Third, and most importantly, I suspect using a DSL instead
of source code as the target of AI-based-prose-programming is going to work
better than generating source code directly. Why is this? ChatGPT is a language
model. It works purely based on syntactic patterns and the statistics behind
that. A DSL is basically a reification of program semantics into syntactic
patterns. A DSL removes everything from the source code that is non-essential
to what the program should do. It is the "purest" formal
representation of some behavior. There is also much less syntactic variability
in a DSL than in programming languages. From the perspective of a language
model there is much less stuff to go wrong -- there's less accidental syntactic
complexity in the generated program. So I suspect that a language model can
generate larger and more complex DSL programs (compared to GPL code).

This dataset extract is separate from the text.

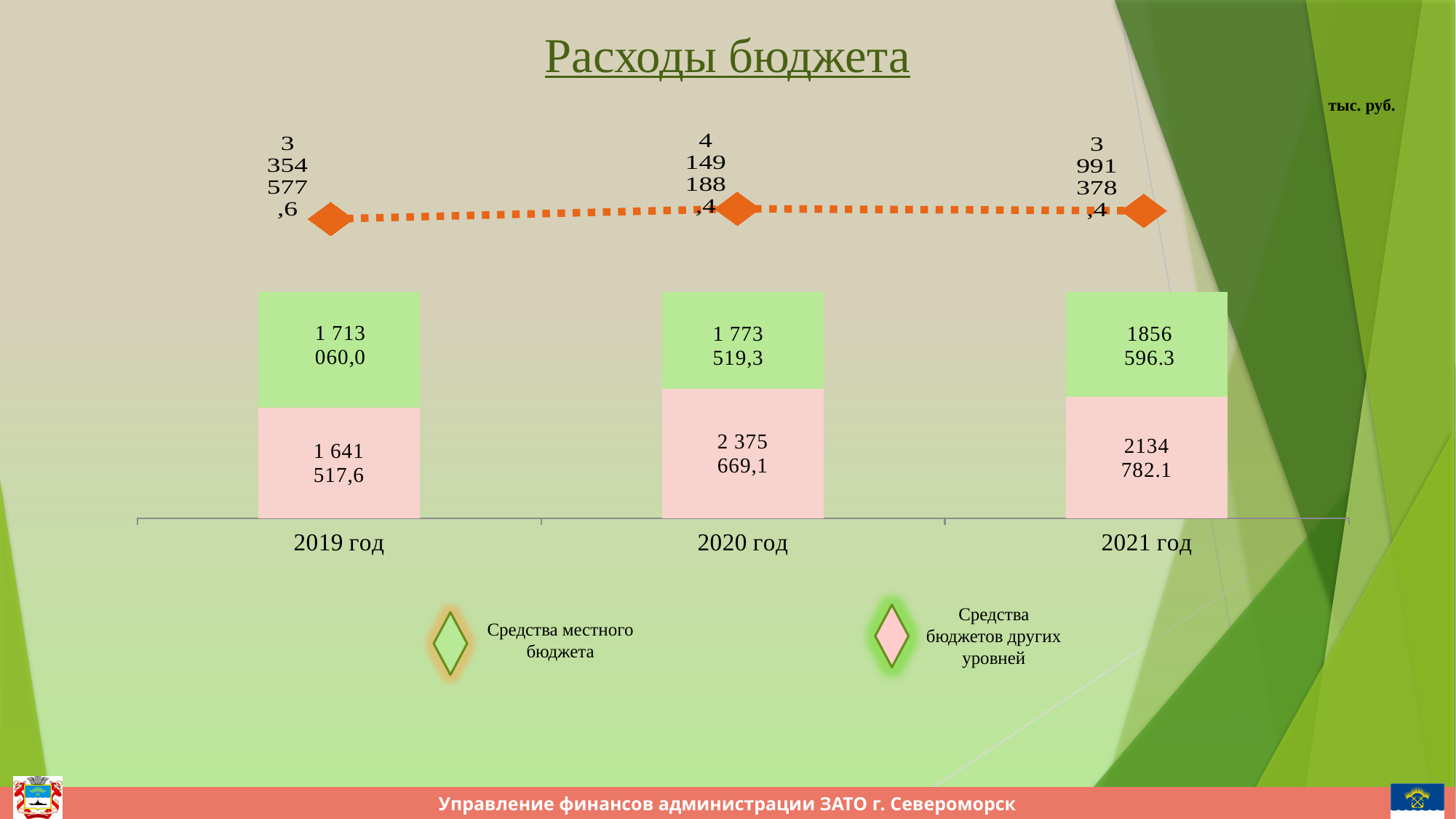
How many series does the legend list? 2 What is the value of Средства местного бюджета for 2019 год? 1 713 060,0 What is the total of the stacked bar for 2019 год? 3 354 577,6 What type of chart is used to show the budget expenditure by year? Stacked bar chart with a line What is the value of Средства местного бюджета for 2021 год? 1856 596.3 What total value is labelled on the line marker for 2020 год? 4 149 188,4 Which year has the highest value for Средства бюджетов других уровней? 2020 год How many year categories are shown on the x axis? 3 Which year has the lowest total labelled on the line? 2019 год Which is larger for 2021 год: Средства местного бюджета or Средства бюджетов других уровней? Средства бюджетов других уровней What is the title of the chart? Расходы бюджета What is the value of Средства бюджетов других уровней for 2020 год? 2 375 669,1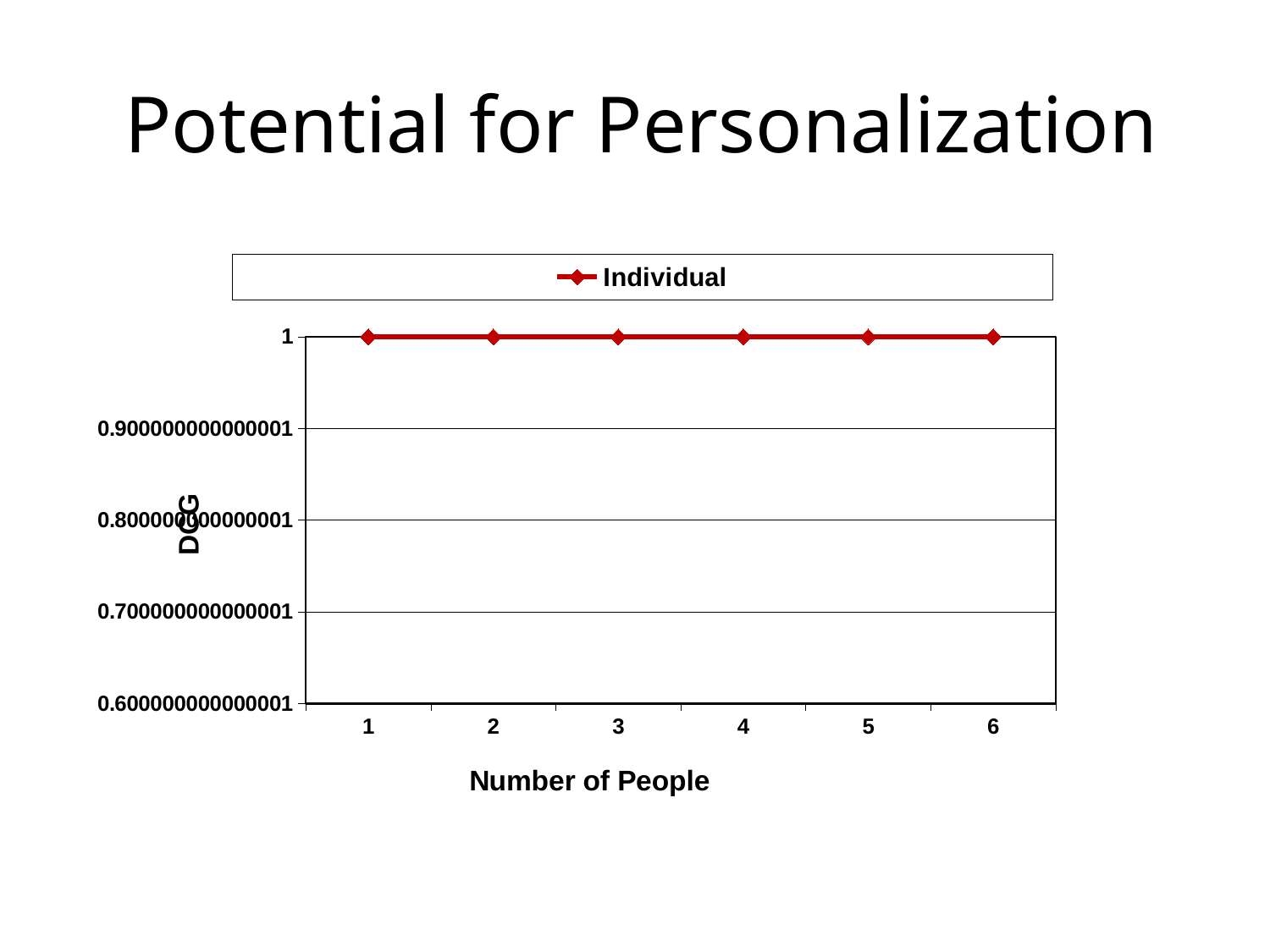
Do the DCG values for the Individual series rise, fall, or stay flat as the number of people increases from 1 to 6? stay flat What is the DCG value for the Individual series when the number of people is 6? 1 What is the name of the series shown in the legend? Individual What is the DCG value for the Individual series when the number of people is 1? 1 What is the lowest value shown on the y axis? 0.600000000000001 How many data points are plotted for the Individual series? 6 How many series does the legend list? 1 Is the DCG value for the Individual series at 3 people greater or less than 0.900000000000001? greater What kind of chart is shown on the slide? line chart What is the label of the x axis? Number of People What is the difference between the DCG value at 1 person and the DCG value at 6 people for the Individual series? 0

It is also much easier to automatically check the generated
program for correctness using DSL-specific structure checkers, type checkers or
analysers and simulators. Maybe we can even pipe well-written error messages
back into ChatGPT for it to then correct the program, just as a user might do
after looking at it and identifying a problem.

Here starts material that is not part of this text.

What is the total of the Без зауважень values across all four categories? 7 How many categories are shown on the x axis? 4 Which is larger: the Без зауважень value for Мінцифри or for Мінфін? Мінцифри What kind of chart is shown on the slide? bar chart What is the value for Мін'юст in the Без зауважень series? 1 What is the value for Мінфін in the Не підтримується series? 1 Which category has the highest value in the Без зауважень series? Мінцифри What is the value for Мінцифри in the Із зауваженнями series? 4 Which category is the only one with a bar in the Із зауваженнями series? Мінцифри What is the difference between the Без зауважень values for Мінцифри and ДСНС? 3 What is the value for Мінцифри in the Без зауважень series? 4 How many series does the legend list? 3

So here is an approach to prose programming for
non-programmers that might actually be successful:
·
analyse the domain of what you want to generate
code about
·
factor this into a textual DSL (plus generator
or interpreter, of course)
·
train an AI language model on this language
·
let users program in prose
·
users have a fighting chance to look at the code
and give feedback
·
users can interactively run the code and see if
it works correctly, feeding back problems to ChatGPT to fix
·
and we can even feed back error messages from
type checkers and the like.
Here are a few caveats why this might not work, or at least
might not work better than if ChatGPT generated programming language source
code.
First, there will likely be much fewer training examples for
ChatGPT to learn from compared to scraping the whole internet for Java code. I
am ultimately not sure about the tradeoff between a simpler target language
with less opportunities to make mistakes and the much larger body of examples
from which to train.
The second issue is how it scales with complexity, in terms
of the DSL itself, the size and intricateness of the generate program and the
user's ability to describe real-world problems as prose. Interactive stepwise
correction through user feedback probably helps, but I am still unsure about
this. Maybe, once the user has learned the DSL by looking and correcting AI
generated code, they go back to directly writing DSL programs?
The third one is the well-known problem with ChatGPT: making
shit up and then writing about it confidently :-) But again, considering that
the generated DSL program can be more easily reviewed by the user, must comply
with a formal grammar, pass the type checker and so on might be a good way of
constraining the output, maybe even automatically.
EDIT: There's another thought that I think is worth
mentioning; the comment by Mike
Vogel below triggered this. It kinda gets back to the beginning where I
express my skepticism about whether prose programming is a worthwhile goal. The
thing is: since you're "programming" in prose, the there's no IDE
that can give you code completion. You're on your own. And you probably have to
be quite precise and consistent to deterministically make the AI understand it
correctly. I can see users creating cheat sheets of how you have to phrase
things to get particular outcomes ... which remind me of DSLs in the first
place :-)
Summing up, and despite my edit above, I actually think this could work. At the very least, we should try it out systematically. IMHO this is a very interesting field of research. Anybody want to run a research project on this? Or has somebody already started one? Let me know what you think!